▸ REQUIREMENT
State only the number of lines in the entries below that contain the word "flower". Case counts.

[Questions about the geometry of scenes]
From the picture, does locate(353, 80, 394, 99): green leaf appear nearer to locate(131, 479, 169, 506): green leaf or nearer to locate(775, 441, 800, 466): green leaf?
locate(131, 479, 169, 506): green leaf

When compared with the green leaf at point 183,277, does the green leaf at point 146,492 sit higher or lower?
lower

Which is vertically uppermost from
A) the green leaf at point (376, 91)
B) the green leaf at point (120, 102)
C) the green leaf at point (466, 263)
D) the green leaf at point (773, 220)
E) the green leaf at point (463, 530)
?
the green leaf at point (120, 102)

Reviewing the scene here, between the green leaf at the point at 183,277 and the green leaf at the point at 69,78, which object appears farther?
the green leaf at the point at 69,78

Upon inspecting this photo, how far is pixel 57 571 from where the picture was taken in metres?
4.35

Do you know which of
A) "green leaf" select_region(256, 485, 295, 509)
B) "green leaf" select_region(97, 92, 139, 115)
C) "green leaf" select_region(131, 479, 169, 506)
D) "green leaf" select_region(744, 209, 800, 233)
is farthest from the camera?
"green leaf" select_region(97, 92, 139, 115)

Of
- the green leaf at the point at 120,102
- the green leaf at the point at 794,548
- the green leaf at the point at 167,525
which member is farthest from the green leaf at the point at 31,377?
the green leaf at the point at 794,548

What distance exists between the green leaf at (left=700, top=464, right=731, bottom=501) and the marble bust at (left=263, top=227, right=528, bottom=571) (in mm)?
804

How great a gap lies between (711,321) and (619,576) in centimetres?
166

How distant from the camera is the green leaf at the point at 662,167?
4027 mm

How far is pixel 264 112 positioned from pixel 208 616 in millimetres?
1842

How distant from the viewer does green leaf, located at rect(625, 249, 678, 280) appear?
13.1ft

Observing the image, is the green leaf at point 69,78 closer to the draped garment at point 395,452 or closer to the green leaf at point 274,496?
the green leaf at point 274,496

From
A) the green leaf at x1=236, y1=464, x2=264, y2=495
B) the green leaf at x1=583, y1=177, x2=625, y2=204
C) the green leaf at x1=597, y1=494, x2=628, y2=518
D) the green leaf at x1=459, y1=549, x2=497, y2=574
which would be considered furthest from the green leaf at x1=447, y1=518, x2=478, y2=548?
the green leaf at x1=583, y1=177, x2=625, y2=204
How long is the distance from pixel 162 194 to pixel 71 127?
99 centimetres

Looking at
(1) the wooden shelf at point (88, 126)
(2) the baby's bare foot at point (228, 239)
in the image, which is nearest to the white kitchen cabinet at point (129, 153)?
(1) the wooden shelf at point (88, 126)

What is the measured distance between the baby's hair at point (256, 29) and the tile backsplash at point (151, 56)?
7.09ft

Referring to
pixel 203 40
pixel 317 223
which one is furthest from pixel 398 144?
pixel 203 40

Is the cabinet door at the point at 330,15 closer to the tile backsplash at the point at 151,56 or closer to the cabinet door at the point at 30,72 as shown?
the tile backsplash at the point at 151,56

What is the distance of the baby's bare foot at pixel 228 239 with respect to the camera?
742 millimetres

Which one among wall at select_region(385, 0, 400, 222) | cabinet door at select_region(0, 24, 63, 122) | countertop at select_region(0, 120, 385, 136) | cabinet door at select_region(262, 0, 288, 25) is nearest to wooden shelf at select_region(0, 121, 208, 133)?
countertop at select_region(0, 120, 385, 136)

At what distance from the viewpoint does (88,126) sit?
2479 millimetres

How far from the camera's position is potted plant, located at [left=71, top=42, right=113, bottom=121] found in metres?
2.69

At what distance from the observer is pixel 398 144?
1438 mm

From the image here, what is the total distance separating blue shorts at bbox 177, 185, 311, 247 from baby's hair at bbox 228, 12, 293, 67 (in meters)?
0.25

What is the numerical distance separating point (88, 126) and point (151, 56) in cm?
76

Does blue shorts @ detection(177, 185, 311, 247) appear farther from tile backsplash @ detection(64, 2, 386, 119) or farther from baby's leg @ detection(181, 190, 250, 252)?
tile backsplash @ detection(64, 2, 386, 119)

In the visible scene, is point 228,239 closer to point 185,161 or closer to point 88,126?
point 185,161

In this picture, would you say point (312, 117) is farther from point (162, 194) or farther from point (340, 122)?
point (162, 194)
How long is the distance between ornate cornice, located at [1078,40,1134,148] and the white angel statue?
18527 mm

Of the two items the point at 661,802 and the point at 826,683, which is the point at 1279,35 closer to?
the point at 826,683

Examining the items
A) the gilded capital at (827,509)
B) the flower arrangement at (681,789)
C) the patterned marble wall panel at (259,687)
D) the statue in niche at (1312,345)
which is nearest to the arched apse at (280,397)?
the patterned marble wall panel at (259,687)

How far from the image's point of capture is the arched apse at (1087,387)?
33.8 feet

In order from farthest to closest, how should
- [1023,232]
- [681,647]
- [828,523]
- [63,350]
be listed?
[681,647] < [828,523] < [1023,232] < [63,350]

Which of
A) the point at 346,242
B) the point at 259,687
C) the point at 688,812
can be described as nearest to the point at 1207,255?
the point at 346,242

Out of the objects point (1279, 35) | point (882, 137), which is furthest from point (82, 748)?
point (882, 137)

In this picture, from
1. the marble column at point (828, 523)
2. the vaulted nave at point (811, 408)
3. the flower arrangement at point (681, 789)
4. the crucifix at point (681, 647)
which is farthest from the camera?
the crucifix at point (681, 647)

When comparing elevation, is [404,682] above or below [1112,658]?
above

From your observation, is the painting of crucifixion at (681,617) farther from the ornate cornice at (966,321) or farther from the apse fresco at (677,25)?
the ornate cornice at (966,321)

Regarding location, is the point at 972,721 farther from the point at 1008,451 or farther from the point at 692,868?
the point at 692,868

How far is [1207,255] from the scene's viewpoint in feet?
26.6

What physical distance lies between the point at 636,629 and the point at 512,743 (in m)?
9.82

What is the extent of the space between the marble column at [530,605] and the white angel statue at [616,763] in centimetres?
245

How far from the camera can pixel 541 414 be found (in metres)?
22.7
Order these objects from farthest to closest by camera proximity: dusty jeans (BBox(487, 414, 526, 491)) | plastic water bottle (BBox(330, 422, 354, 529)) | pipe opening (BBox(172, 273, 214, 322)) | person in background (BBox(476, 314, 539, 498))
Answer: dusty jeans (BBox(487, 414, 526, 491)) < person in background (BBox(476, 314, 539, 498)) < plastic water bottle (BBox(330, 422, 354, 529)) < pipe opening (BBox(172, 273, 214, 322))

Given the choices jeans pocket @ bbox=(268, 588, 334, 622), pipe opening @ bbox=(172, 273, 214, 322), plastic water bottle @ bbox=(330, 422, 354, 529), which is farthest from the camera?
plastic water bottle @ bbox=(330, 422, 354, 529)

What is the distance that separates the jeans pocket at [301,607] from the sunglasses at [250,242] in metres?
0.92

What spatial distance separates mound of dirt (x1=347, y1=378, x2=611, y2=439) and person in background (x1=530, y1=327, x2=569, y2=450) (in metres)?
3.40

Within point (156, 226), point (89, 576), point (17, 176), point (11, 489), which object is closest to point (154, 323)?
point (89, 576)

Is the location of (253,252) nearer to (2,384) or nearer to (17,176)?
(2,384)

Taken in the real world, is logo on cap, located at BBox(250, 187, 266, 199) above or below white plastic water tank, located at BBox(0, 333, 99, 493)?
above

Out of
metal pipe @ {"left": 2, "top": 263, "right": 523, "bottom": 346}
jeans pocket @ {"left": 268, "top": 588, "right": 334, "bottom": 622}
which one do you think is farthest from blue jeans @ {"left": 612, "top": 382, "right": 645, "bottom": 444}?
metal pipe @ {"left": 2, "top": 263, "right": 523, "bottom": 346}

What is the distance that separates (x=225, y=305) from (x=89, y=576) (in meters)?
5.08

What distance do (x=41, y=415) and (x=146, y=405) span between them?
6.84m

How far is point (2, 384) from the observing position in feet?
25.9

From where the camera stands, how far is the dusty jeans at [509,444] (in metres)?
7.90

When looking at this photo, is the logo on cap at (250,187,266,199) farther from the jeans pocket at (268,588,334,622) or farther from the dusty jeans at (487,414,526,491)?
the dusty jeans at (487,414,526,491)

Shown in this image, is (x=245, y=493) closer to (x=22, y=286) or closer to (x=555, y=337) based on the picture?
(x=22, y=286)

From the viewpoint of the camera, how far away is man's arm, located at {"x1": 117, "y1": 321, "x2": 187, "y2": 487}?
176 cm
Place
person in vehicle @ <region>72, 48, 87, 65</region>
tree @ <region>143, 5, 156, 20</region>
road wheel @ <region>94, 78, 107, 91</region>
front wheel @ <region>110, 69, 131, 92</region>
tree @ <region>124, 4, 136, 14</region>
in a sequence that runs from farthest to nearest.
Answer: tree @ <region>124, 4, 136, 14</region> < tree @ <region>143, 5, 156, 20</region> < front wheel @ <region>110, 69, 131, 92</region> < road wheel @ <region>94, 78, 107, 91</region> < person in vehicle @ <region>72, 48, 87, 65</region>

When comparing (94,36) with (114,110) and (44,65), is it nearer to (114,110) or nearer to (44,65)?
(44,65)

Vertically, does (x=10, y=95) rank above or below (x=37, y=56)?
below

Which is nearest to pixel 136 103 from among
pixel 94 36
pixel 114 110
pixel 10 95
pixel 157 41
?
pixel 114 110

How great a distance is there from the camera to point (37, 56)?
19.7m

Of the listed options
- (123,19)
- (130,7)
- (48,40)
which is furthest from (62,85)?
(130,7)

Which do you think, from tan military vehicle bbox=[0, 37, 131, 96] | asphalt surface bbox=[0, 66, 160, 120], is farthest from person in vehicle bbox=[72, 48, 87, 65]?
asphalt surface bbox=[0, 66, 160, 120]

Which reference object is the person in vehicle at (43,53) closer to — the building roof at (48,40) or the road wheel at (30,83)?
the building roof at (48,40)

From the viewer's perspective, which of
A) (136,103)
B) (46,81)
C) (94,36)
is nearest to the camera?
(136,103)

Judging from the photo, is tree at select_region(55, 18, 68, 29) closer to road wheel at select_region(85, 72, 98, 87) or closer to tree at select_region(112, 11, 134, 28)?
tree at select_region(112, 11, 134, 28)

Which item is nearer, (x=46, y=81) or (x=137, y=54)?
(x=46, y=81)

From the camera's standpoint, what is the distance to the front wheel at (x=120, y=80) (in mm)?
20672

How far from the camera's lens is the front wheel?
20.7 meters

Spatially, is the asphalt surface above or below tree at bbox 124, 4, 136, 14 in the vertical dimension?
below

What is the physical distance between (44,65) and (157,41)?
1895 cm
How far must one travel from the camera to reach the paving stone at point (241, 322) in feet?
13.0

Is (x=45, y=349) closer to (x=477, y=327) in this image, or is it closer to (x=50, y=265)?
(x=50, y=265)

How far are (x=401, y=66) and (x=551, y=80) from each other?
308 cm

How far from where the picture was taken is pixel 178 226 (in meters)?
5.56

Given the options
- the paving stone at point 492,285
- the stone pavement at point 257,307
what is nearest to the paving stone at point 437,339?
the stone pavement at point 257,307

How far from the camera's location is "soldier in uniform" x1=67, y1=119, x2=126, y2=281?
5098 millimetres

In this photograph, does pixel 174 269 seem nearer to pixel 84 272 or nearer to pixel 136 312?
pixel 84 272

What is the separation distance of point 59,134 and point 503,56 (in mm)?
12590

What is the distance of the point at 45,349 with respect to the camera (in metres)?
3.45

▸ ANSWER
2